╭─ Extracted text

Social interactions are beneficial for aging individuals, be they healthy or affected by degenerative disease.
Social engagement not only brings support but also acts on brain structure, behavior and cognition to slow
aging. The aging process, however, produces multiple changes that compromise people’s ability to interact
with others (person too slow or frail to keep to regular outings with family; thought processes and verbal
fluency too sluggish, and hearing too feeble, to secure sufficiently frequent turns-at-talk in group conversation
with younger individuals; etc.), leading to attrition of numerous and varied social links. The goal of this research
program, to be conducted by an interdisciplinary team of socio-cognitive scientists, mathematical physicists
and geriatric nursing experts, is to gain understanding on first principles underlying preservation or loss of
social interaction in aging. This is accomplished by mathematically modeling the underpinnings of social
integration and segregation within heterogeneous groups of older and younger individuals, and by conducting
observational studies of group activities involving elderly and younger adults in a memory and wellness center
(storytelling, gentle yoga, music making). Our mathematical model of social coordination (empirically validated
in young adults) allows to vary each agent’s “coupling” capabilities, (behavioral or cognitive) slowing pace, the
memory process of social adaptation and behavioral noise level. Preliminary evidence suggests that pace
discrepancy and weak coupling lead to briefer, less frequent periods of coordination, which are fundamentally
scale- and context-dependent. Theory also suggests that noise enhances the stability of heterogenous groups,
while tending to disrupt that of more homogenous ones. All of those preliminary findings point to systemic
effects: interactional opportunities not only depend on individuals, but also nontrivially on the match or
mismatch between individuals and their social environment. Therefore, the contribution of this research on
methodology and measurement in the behavioral and social sciences lies in a much-needed emphasis on this
systemic of social behavior, that is, the effect that the whole exerts on the parts, a key property of complex
systems. It leads to an exemplary framework for quantifying individual and collective behavior; provides
analysis strategies to characterize their entanglement; and identifies cues to recognize when systemic effects
are likely at play. The specific aims of this projects are, first and via models, to quantify the effect that the social
environment exerts on elderly social interactions and second, via empirical observations, to develop
translational work that connects the model’s first principle with verified outcomes so as to engineer social
interactions that maximize connectedness. All of those advances will help to sustain behavioral and cognitive
reserve and extend the span of healthy and functional aging. Because of its foundation in a general
mathematical model of coordination, the findings and their methodology can also apply in a broad range of
translational contexts, including the many facets of communicable health and communicable disease.

╰─
╭─ Information given

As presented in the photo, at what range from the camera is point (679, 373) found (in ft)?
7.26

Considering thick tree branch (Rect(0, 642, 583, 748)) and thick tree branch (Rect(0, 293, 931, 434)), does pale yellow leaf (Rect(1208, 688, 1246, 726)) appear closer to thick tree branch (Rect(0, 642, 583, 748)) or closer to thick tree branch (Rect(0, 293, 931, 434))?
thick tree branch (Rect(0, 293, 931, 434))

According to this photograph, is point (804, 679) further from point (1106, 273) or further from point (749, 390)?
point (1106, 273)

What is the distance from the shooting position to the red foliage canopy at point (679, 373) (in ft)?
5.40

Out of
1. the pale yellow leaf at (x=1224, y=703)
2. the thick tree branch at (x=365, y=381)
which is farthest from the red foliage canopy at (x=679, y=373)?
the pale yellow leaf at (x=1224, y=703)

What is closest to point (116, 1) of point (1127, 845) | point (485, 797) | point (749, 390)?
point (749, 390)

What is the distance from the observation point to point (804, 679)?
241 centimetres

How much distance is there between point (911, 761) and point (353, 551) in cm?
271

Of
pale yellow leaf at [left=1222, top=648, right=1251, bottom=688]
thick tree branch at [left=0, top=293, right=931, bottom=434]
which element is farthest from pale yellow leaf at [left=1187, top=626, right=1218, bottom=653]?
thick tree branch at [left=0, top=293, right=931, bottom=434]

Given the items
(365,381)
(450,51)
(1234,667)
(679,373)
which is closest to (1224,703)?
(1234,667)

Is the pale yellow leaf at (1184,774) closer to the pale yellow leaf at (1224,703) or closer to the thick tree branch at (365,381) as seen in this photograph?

╰─

**To do:**
**a.** Answer these questions from the abstract on social interaction in aging, one line each, marked (i), (ii), (iii):
(i) Which group activities will the observational studies at the memory and wellness center include?
(ii) In which population was the mathematical model of social coordination empirically validated?
(iii) What does theory suggest noise does to heterogeneous groups and to more homogeneous ones?
**b.** Condense the paragraph of the abstract on social interaction in aging that begins "Social interactions are beneficial for aging individuals" into a bulleted list that keeps its main facts.

**Solutions to the problems:**
**a.**
(i) Storytelling, gentle yoga and music making.
(ii) Young adults.
(iii) Noise enhances the stability of heterogeneous groups and tends to disrupt the stability of more homogeneous ones.

**b.**
- Social engagement helps aging people, healthy or with degenerative disease, by giving support and by acting on brain structure, behavior and cognition to slow aging.
- Aging reduces people's ability to interact with others, for example through frailty, slower thinking and weaker hearing. This erodes many social links.
- An interdisciplinary team of socio-cognitive scientists, mathematical physicists and geriatric nursing experts aims to understand the first principles behind keeping or losing social interaction in aging.
- Methods:
  - mathematical modeling of social integration and segregation in mixed groups of older and younger people
  - observational studies of group activities (storytelling, gentle yoga, music making) in a memory and wellness center
- The coordination model, validated in young adults, varies each agent's coupling capability, slowing pace, memory of social adaptation and behavioral noise.
- Preliminary findings:
  - Pace discrepancy and weak coupling lead to shorter, less frequent coordination that depends on scale and context.
  - Noise stabilizes heterogeneous groups but tends to disrupt more homogeneous ones.
  - Effects are systemic: interaction opportunities depend on the match or mismatch between individuals and their social environment.
- Methodological contribution:
  - an emphasis on the effect the whole exerts on the parts
  - a framework for quantifying individual and collective behavior
  - strategies for analyzing how the two are entangled
  - cues for spotting systemic effects
- Aims:
  - use models to quantify how the social environment affects elderly social interactions
  - use empirical observation to link the model's first principle to verified outcomes and to engineer interactions that maximize connectedness
- Expected benefits are sustained behavioral and cognitive reserve and a longer span of healthy, functional aging. The methods also apply to other translational contexts, including communicable health and disease.